O fluxo conceitual completo é o seguinte:

Modelo conceitual
Suite
 ├── SQL (estado global / pré-condições da funcionalidade)
 ├── NoSQL (estado global / pré-condições da funcionalidade)
 └── Script
      ├── Dataset (dados de execução)
      ├── SQL (estado específico do cenário)
      ├── NoSQL (estado específico do cenário)
      ├── Precondition
      │     └── Page Object
      │           ├── Action
      │           └── Param
      ├── Procedure
      │     └── Page Object
      │           ├── Action
      │           └── Param
      └── Postcondition
            └── Page Object
                  ├── Action
                  └── Param

Esse modelo define como os testes devem ser pensados, não apenas como são escritos. Cada camada possui um papel específico e nenhuma delas deve assumir responsabilidades de outra.

Visão geral dos conceitos estruturais

Os conceitos abaixo formam o núcleo estrutural do Probato. Eles definem o vocabulário e o modelo mental adotado pelo framework.

Suite

A Suite representa uma funcionalidade ou caso de uso do sistema.

Ela é responsável por:

  • Agrupar Scripts relacionados
  • Definir pré-condições globais (por exemplo, estado de banco de dados)
  • Servir como ponto de descoberta para o JUnit 5

A Suite responde à pergunta:

O que está sendo validado?

Script

O Script representa um cenário de teste.

Ele é puramente declarativo e não contém lógica de negócio.
Sua função é descrever:

  • Quais dados serão utilizados
  • Quais procedures serão executadas
  • Quais pré e pós-condições se aplicam ao cenário

O Script responde à pergunta:

Qual cenário será executado?

Procedure

A Procedure é onde a lógica executável vive.

Ela pode ser implementada como:

  • Um método simples
  • Ou uma classe dedicada, quando há necessidade de reutilização e organização

A Procedure:

  • Recebe dados já resolvidos
  • Executa ações
  • Delega interações de UI aos Page Objects

Ela responde à pergunta:

Como o cenário é executado?

Page Object

O Page Object encapsula interações com a interface do usuário.

No Probato:

  • Ele segue o padrão clássico de Page Object
  • Não conhece Script nem Suite
  • É enriquecido semanticamente por meio de anotações

Anotações como @Action e @Param permitem:

  • Rastreabilidade
  • Geração de logs e relatórios mais ricos
  • Melhor observabilidade da execução

O Page Object responde à pergunta:

Como interagir com o sistema?

Dataset

O Dataset define os dados de teste utilizados na execução.

Ele é:

  • Externo ao código
  • Declarado no Script
  • Responsável por habilitar execução data-driven de forma nativa

Cada entrada de Dataset pode gerar uma execução independente do mesmo Script.

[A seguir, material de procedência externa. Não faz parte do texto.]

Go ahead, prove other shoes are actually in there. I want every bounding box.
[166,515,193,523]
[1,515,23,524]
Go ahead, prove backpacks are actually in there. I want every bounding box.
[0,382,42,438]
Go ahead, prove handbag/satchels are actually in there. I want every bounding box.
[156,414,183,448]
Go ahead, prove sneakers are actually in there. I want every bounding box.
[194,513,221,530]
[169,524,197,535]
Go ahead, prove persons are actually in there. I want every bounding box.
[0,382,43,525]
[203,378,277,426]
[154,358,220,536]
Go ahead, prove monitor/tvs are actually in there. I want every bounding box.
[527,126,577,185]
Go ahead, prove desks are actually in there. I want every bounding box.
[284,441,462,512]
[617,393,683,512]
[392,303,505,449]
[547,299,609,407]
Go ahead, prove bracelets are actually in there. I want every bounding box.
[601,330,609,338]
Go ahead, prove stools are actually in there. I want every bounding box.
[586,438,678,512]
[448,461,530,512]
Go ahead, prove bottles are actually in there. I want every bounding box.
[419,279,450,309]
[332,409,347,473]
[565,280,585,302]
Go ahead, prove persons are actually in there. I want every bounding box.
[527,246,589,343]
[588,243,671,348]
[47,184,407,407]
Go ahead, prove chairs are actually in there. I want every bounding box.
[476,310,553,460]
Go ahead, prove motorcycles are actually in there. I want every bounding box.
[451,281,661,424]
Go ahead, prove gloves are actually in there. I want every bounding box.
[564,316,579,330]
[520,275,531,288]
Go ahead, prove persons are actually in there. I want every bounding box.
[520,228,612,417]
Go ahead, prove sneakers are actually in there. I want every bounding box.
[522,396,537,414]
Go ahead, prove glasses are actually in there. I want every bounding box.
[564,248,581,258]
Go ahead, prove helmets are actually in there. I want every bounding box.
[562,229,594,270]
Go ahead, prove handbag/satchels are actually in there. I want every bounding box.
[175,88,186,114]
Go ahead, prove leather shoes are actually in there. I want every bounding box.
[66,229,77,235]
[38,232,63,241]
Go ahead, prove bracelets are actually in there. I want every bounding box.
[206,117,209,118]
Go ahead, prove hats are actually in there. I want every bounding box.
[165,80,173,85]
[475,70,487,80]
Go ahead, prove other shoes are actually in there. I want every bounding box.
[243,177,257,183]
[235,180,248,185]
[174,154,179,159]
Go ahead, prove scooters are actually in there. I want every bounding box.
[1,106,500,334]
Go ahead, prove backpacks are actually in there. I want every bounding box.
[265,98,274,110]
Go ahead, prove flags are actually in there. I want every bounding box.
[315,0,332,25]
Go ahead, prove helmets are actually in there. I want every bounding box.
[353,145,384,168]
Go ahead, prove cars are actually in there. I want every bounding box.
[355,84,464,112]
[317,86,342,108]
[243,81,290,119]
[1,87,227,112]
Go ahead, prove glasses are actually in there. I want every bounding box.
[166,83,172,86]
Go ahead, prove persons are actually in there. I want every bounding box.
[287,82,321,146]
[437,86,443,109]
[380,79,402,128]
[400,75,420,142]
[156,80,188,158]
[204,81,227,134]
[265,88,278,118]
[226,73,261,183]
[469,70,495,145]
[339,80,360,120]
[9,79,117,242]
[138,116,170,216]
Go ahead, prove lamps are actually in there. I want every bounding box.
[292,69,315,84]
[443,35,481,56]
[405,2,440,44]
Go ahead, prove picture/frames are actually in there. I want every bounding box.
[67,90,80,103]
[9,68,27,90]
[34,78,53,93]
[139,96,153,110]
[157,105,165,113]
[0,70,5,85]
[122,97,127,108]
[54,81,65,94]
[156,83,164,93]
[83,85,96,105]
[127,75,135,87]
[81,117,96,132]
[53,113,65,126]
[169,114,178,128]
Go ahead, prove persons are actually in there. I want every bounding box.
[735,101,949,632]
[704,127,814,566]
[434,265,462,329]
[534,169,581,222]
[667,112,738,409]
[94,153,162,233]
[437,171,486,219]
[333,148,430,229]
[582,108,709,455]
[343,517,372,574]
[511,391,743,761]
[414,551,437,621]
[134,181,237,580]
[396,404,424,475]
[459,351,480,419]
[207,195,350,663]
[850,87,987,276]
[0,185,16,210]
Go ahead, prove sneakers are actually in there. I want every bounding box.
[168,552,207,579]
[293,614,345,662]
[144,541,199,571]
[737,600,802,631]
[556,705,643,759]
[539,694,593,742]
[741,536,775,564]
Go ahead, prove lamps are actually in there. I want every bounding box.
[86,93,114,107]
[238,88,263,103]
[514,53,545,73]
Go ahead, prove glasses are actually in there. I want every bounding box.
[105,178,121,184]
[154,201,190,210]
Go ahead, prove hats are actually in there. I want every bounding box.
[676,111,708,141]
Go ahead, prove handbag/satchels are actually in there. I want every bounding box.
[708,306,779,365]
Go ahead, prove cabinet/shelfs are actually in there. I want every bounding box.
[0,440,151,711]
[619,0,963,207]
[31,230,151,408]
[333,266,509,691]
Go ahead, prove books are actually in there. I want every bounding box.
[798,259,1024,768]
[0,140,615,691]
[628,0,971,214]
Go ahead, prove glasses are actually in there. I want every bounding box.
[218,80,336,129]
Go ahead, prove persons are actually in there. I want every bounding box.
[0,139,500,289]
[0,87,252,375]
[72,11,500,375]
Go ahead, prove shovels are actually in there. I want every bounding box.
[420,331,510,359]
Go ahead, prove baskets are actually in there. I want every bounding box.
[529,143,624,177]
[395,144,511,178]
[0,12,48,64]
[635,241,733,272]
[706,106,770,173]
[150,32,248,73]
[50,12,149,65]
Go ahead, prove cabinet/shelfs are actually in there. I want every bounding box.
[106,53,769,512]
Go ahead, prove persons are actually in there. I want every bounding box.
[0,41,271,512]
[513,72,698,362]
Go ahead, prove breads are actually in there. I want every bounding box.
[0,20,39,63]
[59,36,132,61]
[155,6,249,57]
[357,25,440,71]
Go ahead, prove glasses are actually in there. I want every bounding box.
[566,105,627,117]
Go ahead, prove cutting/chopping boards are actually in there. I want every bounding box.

O Dataset responde à pergunta:

Com quais dados o cenário será executado?

Database

O conceito de Database no Probato representa o estado da aplicação.

Scripts SQL podem ser executados:

  • No nível da Suite (estado global)
  • No nível do Script (estado específico do cenário)

Essa abordagem garante que:

  • Estado não fique misturado com lógica
  • Testes sejam mais previsíveis e reprodutíveis

O Database responde à pergunta:

Em qual estado o sistema deve estar antes da execução?

Conceitos transversais

Além dos conceitos estruturais, o Probato utiliza componentes que atuam de forma transversal durante a execução.

Configuração e execução

O framework utiliza configuração centralizada para definir aspectos como:

  • Browsers
  • Timeouts
  • Captura de evidências
  • Integração com o Probato Manager

Essas definições ficam fora do código, normalmente em arquivos YAML, reforçando a separação entre intenção do teste e ambiente de execução.

Probato Manager

O Probato Manager é o componente responsável por consumir os dados gerados durante a execução dos testes.

Ele fornece:

  • Métricas
  • Relatórios
  • Histórico de execuções
  • Visibilidade para stakeholders não técnicos

O Manager não executa testes — ele observa, consolida e apresenta resultados.

Como navegar a partir daqui

A partir deste ponto, recomenda-se a seguinte ordem de leitura:

  1. Suite
  2. Script
  3. Procedure
  4. Page Object
  5. Dataset
  6. Database

Essa sequência segue exatamente o modelo mental do framework.

Considerações finais

O Probato não busca ser genérico ou neutro. Ele foi projetado para impor estrutura, previsibilidade e clareza em projetos de automação de testes.

Compreender esses conceitos é essencial antes de avançar para documentação prática e guias de uso.